Estatua de Garibaldi en PArma
Estatua de Garibaldi en la plaza principal de Parma

Repusimos fuerzas a base de focaccia y panini antes de encararnos a la estatua de Garibaldi, con la nieve cayendo, aprovechando de paso la ocasión, cual parmesano recién rallado. Callejeamos un poco por el centro histórico y nos sumergimos en la catedral, apreciando previamente su rosáceo baptisterio y su campanario, bien cubierto de andamios (no olvidemos que estamos en Italia), que estaba en restauración tras el incendio que sufrió hace unos años a causa de una tormenta eléctrica.

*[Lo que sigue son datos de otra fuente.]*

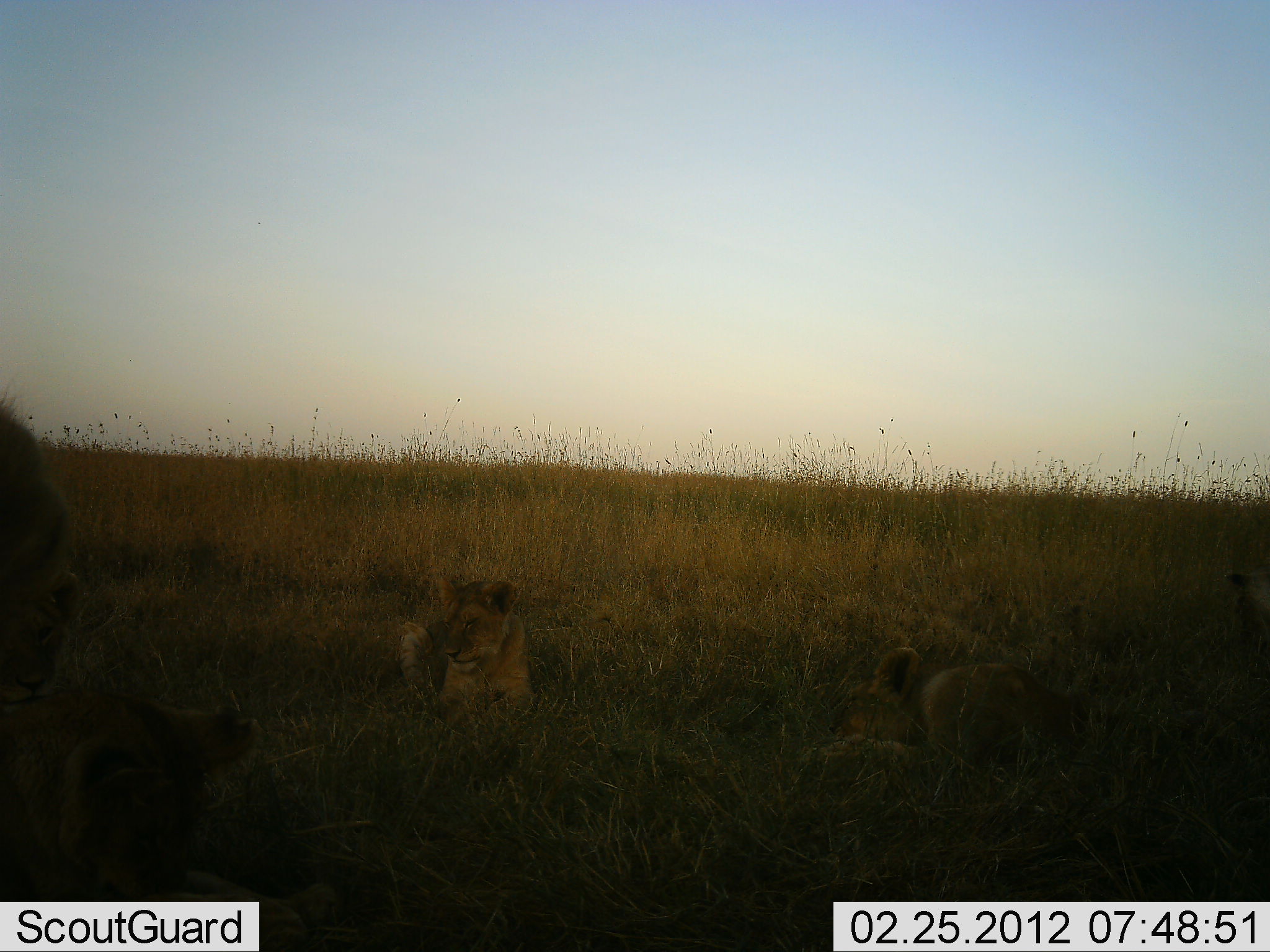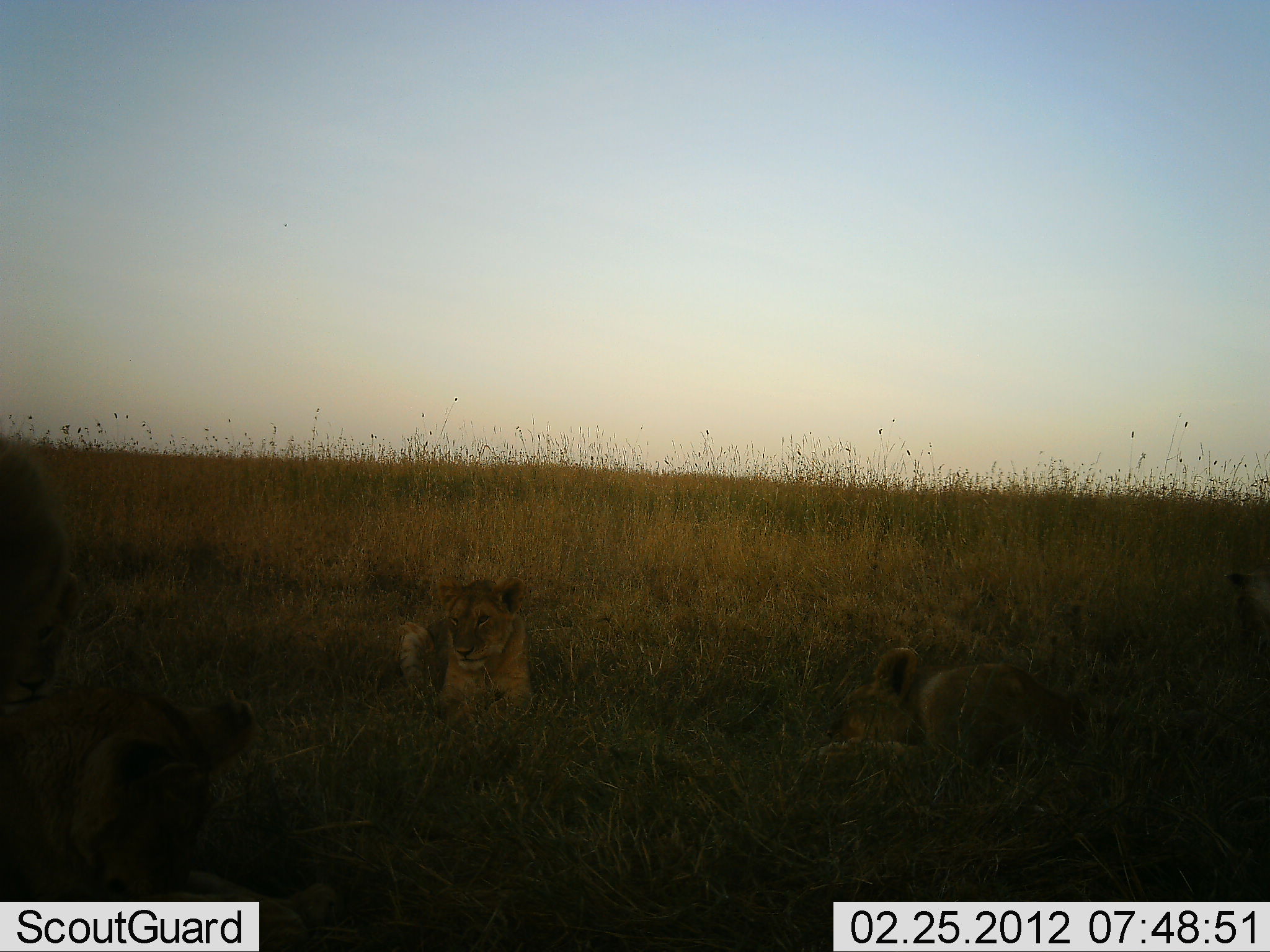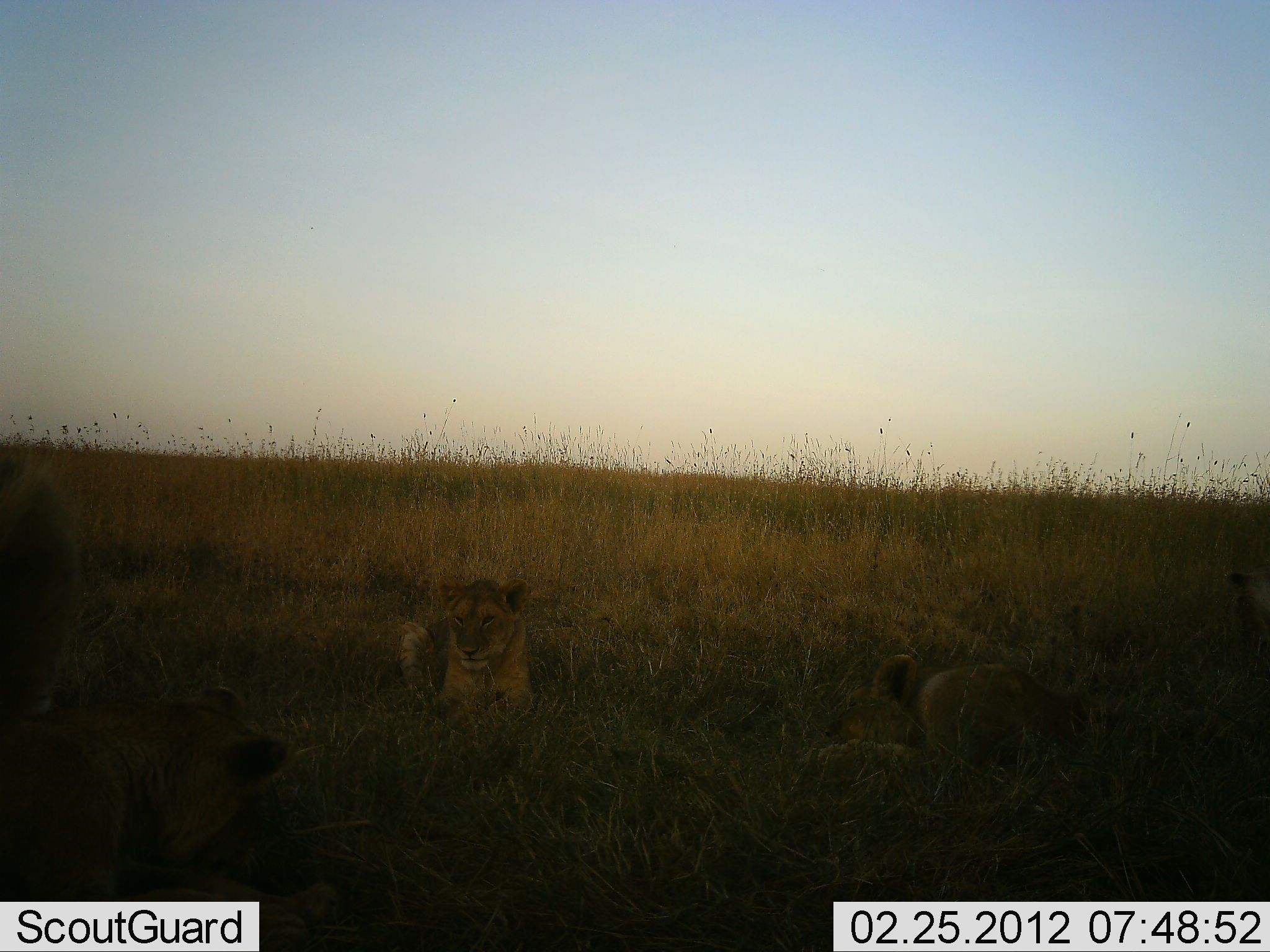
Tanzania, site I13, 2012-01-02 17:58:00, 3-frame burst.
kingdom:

Parece que pese al sosegado ambiente que reinaba en la ciudad, con las calles prácticamente desiertas gracias a las inclemencias meteorológicas, no era lo bastante sereno para nosotros, por lo que nos dimos un paseo por el monasterio anexo a la iglesia de San Juan Evangelista, emplazado justo detrás de la catedral. En su interior lo más destacable es la antigua especiería o farmacia de la congregación, que conserva su interior como antaño.

La catedral de Parma
La catedral parmesana

Para terminar caminamos por el patio de lo que la guerra dejó del Palacio de la Pelota, hogar durante décadas de la familia Farnesio. La historia de su denominación no deja de ser curiosa y algo tenemos que ver, pues fue llamado de esta forma tras ver a los españoles practicar entre sus muros el juego del mismo nombre. Atravesamos sus arcos y llegamos al río. Como colofón, una mirada eterna y reflexiva al Po en su albino discurrir hacia el Adriático.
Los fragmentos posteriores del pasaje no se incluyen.